-- begin SUPPLIED ENTRIES --

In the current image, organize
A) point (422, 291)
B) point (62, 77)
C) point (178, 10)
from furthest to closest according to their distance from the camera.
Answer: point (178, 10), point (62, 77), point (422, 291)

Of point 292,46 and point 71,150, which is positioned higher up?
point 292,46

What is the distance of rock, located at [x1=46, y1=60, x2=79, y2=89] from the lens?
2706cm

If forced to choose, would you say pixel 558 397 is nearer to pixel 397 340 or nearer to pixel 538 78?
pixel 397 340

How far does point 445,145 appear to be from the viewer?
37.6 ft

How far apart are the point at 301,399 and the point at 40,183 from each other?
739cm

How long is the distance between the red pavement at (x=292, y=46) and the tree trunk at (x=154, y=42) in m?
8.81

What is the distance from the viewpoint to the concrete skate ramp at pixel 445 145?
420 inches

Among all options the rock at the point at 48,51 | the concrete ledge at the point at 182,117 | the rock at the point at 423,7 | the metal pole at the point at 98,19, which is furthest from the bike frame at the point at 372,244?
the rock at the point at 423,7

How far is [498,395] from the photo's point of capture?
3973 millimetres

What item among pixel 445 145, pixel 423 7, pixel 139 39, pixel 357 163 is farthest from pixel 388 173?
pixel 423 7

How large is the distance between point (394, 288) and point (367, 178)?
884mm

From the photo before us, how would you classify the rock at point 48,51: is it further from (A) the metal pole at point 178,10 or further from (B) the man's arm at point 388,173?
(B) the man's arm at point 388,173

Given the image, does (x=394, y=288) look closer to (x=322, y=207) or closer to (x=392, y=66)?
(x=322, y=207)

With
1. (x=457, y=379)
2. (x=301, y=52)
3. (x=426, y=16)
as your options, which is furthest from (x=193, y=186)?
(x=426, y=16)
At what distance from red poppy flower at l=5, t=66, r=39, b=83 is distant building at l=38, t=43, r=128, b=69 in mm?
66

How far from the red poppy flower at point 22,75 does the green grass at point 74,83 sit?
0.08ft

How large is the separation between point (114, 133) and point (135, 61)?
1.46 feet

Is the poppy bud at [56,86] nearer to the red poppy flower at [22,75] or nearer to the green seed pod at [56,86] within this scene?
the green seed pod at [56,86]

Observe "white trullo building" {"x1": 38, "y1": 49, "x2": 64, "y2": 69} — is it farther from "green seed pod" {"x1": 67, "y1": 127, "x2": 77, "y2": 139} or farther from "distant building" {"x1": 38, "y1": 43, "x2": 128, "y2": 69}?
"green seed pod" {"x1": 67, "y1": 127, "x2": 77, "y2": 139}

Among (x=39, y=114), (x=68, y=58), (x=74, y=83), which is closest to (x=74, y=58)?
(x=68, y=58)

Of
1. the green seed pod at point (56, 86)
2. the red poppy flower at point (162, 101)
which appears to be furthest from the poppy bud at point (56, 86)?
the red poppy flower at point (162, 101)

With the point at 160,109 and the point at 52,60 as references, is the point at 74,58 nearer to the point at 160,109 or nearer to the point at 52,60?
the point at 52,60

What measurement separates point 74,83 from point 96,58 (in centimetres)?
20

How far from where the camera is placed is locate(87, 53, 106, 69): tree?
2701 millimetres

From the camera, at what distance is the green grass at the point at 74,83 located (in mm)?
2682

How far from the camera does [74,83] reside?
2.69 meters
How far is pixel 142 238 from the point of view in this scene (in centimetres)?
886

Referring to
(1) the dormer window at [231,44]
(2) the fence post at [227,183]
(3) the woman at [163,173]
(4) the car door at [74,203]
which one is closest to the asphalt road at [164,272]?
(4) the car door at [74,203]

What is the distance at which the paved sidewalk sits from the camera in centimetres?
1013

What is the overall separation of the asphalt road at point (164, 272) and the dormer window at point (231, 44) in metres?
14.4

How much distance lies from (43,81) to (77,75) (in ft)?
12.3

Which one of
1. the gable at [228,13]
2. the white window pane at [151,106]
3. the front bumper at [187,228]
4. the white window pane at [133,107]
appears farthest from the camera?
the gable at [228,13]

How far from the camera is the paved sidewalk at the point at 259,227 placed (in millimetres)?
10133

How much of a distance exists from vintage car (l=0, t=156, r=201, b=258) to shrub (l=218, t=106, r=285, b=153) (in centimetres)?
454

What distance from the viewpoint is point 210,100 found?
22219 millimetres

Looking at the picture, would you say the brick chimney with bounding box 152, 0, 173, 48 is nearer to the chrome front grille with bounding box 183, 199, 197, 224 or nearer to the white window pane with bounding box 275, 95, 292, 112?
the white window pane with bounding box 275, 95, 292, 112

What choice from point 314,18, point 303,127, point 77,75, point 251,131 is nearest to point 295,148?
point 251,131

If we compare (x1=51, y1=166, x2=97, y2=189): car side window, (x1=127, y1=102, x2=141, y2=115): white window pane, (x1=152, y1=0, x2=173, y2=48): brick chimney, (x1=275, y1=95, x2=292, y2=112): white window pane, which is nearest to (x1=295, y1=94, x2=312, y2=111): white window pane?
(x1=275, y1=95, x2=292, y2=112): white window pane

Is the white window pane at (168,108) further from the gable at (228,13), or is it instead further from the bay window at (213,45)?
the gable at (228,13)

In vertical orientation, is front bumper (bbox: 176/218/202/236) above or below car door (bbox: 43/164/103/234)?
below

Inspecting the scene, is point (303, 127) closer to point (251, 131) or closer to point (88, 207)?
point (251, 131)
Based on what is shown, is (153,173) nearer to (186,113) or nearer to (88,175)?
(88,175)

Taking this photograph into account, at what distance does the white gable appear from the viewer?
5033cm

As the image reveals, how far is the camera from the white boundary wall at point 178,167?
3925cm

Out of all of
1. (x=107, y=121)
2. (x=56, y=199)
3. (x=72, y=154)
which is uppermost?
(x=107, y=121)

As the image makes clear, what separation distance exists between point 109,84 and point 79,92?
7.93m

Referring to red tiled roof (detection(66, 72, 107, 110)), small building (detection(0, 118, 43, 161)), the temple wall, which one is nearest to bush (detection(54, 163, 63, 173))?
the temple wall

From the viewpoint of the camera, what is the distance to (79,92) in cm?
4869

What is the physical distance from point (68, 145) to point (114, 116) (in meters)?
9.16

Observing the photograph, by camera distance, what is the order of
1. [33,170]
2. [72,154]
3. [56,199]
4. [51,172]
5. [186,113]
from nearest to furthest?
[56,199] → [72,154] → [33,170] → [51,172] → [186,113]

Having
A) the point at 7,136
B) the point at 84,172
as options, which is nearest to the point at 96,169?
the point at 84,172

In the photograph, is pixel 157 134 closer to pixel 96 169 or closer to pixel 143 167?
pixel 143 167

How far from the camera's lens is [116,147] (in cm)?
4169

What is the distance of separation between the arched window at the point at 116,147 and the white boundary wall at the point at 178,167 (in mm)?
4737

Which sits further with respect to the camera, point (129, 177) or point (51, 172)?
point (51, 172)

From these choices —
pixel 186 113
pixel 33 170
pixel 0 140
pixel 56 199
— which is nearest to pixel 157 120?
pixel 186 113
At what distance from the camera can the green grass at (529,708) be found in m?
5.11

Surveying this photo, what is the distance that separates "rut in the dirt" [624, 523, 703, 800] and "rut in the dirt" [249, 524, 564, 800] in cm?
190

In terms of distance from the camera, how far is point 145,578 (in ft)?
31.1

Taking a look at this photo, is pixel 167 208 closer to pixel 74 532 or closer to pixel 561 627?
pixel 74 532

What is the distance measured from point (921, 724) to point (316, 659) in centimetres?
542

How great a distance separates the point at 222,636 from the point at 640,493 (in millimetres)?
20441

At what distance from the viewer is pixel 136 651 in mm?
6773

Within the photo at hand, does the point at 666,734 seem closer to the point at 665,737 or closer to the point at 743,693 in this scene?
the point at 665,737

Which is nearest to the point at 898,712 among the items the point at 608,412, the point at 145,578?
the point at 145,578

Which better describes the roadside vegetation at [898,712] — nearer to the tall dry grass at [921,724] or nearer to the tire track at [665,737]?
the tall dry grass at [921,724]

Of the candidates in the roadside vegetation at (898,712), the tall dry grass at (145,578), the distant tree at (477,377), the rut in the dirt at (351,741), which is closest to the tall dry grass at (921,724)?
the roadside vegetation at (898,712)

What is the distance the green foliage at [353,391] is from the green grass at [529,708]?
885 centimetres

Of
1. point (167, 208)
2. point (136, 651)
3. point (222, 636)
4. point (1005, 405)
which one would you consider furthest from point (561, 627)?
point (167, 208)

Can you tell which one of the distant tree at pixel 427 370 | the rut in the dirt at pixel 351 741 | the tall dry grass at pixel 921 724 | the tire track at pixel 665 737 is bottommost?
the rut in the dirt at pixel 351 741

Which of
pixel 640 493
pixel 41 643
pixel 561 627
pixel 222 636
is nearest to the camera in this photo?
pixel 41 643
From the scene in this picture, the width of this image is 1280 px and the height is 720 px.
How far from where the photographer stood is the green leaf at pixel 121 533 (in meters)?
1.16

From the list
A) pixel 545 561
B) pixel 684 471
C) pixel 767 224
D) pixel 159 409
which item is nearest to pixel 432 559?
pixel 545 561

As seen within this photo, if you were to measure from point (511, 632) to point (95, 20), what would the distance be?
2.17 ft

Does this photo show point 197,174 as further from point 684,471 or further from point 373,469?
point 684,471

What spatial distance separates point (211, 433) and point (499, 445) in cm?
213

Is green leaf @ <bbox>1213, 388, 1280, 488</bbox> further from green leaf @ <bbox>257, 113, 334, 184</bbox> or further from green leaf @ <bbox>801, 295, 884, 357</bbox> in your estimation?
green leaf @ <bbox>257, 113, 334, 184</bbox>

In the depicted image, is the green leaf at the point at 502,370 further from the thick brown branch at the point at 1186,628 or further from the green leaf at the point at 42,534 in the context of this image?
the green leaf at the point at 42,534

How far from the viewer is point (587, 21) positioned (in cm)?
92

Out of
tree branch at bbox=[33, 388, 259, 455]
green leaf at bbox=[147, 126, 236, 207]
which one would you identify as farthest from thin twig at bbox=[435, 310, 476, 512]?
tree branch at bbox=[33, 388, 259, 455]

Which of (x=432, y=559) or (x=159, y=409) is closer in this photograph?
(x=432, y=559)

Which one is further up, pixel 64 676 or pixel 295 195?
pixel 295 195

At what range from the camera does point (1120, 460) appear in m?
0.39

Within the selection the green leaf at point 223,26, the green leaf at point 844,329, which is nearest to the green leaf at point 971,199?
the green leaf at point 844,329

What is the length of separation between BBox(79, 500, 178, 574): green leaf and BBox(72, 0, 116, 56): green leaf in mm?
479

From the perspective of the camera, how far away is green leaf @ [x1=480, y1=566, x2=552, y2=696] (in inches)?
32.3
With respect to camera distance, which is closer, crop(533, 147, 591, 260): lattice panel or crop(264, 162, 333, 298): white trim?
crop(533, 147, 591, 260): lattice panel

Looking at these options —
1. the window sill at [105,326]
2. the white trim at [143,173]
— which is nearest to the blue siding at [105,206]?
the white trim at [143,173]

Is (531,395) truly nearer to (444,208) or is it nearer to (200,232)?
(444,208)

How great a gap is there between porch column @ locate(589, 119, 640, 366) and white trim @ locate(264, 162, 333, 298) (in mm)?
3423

-- end SUPPLIED ENTRIES --

> [REQUIREMENTS]: Output only the lines from the one holding "Which of (x=432, y=559)" through the last line above, exactly as they appear.

> [RESULT]:
Which of (x=432, y=559) or (x=159, y=409) is closer in this photograph?
(x=432, y=559)

Which one is further up, pixel 64 676 or pixel 295 195?
pixel 295 195

At what range from the camera does point (1120, 460) appear in m?
0.39

Within the selection the green leaf at point 223,26, the green leaf at point 844,329, which is nearest to the green leaf at point 971,199?
the green leaf at point 844,329

What is the length of separation between BBox(79, 500, 178, 574): green leaf and BBox(72, 0, 116, 56): green leaf in mm?
479

From the perspective of the camera, how far away is green leaf @ [x1=480, y1=566, x2=552, y2=696] (in inches)?
32.3
With respect to camera distance, which is closer, crop(533, 147, 591, 260): lattice panel or crop(264, 162, 333, 298): white trim?
crop(533, 147, 591, 260): lattice panel

Looking at these options —
1. the window sill at [105,326]
2. the white trim at [143,173]
— which is nearest to the blue siding at [105,206]?
the white trim at [143,173]

Is (531,395) truly nearer to (444,208) or is it nearer to (200,232)?
(444,208)

How great a gap is there between porch column @ locate(589, 119, 640, 366) and white trim @ locate(264, 162, 333, 298) (in mm)?
3423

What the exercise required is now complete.